Besides these points, personally I’d opt for a topology where the hAP sits in the middle for all routing, including that of the LAN routing. Consider the following logical traffic flow based on your diagram:
Outbound
+-----------------+
Eth2+3 | Gaming | Eth1 +--------+
Game PC +----------> ++------------> +---------->+ WAN1 |
| | | +--------+
| | Other |
Eth4 | +------------> | Eth4 +--------+
WiFi hosts +----------> +-------------> +---------->+ WAN2 |
| | +--------+
+-----------------+
Inbound
+-----------------+
+--------+ Eth1 | Gaming | Eth2+3
| WAN1 +-----------> +------------> +----------> Game PC
+--------+ | +-----------> |
| | Other |
+--------+ Eth4 | | | Eth4
| WAN2 +-----------> ++-----------> +----------> WiFi hosts
+--------+ | |
+-----------------+
This does mean, both traffic to and from WiFi hosts as well as traffic to and from the gateway for WAN2 are on the same (in my example eth4) interface. For clarity and to prevent routing issues, I’d separate broadcast domains on the LAN side of the hAP from the WAN side of the hAP in the following steps:
- give WAN2 gateway a fixed IP in a different subnet, e.g. 192.168.2.1/30.

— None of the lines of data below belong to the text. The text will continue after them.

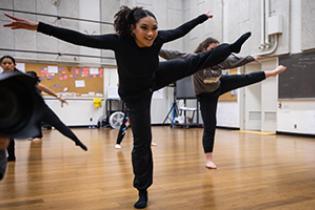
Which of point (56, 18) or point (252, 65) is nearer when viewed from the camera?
point (252, 65)

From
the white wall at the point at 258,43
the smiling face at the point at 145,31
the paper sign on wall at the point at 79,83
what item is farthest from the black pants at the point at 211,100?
the paper sign on wall at the point at 79,83

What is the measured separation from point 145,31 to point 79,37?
0.38 meters

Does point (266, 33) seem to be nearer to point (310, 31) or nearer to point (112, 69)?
point (310, 31)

- disable DHCP server on on the WAN2 gateway
- set IP in the ‘gateway subnet’ (192.168.2.2/30 following the IP from above) for ether4 on the hAP
- also set IP for 192.168.1.2/24 for ether4 on the hAP
- configure your hAP as DHCP server for 192.168.1.0/24 subnet with 192.168.1.2/24 as gateway (if that is the IP of your hAP)

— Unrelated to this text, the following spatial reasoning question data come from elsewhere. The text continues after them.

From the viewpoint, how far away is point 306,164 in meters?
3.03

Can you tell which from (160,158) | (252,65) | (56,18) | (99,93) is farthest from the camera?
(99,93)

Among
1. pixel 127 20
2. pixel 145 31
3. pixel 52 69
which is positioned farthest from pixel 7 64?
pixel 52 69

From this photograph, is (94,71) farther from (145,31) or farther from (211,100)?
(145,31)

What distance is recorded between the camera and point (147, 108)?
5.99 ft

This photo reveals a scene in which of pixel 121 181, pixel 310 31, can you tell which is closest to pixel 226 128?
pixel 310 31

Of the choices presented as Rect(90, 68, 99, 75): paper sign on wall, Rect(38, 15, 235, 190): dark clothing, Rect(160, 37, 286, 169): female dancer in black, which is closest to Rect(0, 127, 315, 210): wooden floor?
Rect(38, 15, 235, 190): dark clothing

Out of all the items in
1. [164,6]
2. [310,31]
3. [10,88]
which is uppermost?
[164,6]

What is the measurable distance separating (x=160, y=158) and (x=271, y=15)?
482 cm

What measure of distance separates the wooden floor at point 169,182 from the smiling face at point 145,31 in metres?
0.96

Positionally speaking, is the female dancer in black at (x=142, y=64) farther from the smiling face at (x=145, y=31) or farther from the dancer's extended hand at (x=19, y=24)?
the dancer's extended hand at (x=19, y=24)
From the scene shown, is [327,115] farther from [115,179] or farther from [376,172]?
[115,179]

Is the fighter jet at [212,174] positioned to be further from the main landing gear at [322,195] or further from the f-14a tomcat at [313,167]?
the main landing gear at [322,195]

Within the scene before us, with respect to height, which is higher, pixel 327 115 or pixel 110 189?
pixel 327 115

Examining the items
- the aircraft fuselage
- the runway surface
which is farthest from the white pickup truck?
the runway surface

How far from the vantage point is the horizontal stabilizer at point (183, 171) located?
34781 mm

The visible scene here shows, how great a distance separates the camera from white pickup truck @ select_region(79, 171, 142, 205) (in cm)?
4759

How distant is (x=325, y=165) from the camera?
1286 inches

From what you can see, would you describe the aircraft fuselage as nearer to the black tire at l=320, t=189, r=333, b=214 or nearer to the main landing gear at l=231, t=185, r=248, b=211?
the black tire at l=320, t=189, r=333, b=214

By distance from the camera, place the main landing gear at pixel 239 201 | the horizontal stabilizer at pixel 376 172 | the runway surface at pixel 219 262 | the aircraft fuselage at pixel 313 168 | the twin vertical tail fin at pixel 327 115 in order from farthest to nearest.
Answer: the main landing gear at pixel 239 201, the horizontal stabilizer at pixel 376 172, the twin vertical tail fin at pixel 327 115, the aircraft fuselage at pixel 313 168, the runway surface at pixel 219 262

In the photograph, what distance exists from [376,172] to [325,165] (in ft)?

This way you can easily distinguish between traffic coming in from LAN and traffic coming in from the WAN2 connection. This would prevent any routing problems because of ‘upstream gateways’ being in the same broadcast domain.
Two notes:
- I would probably also use a different subnet between the hAP and the WAN1 gateway, e.g. 192.168.2.5/30 and 192.168.2.6/30).
- I would recommend NOT to use the 192.168.1.0/24 for you LAN, but use something less common (e.g. 192.168.37.0/24, 192.168.213.0/24, etc.)

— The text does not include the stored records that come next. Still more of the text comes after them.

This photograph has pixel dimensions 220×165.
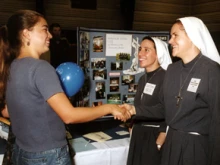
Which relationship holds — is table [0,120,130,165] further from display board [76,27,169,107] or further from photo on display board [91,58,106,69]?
photo on display board [91,58,106,69]

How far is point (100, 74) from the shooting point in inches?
103

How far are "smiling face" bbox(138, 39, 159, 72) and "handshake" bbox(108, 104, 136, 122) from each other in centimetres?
43

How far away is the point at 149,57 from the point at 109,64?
49 cm

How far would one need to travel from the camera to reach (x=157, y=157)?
2104 mm

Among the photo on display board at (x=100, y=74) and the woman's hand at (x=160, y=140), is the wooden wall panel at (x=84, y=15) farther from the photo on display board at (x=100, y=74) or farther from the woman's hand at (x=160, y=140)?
the woman's hand at (x=160, y=140)

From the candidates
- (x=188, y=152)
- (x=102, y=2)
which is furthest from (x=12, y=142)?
(x=102, y=2)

Another step to further simplify your routing configuration is to prevent a double NAT scenario i.e. both the hAP and WAN2-gateway are NATting and firewalling traffic. You’re already doing this with WAN1 by putting it into bridge mode, but this generally isn’t possible without disabling e.g. the wireless capabilities. However a default-server or DMZ option that’s available on most consumer devices would already be step in the right direction here.
Now finally if you have this topology, you can also start thinking about how to maintain a level of exclusivity on WAN1 when you’re gaming, but not let the bandwidth go to waste by allowing the rest of the LAN to use the WAN1 connection when it’s available. You could do so by adding a more dynamic load balancing rules, e.g. PCC (simple and useful if connection speeds are quite similar) or a bandwidth based (as explained by Tomas in his slides). You can keep things very simple here by just disabling these load balancing rules when you start gaming en re-enable them when you’re done, add a schedule to the rules (e.g. only weekdays during business hours) or more advanced QoS through and queues priorities that make sure UDP traffic gets priority when routing. For the latter, you could just adapt a QoS example used for VoIP as it will generally have the same requirements you have for your gaming packets.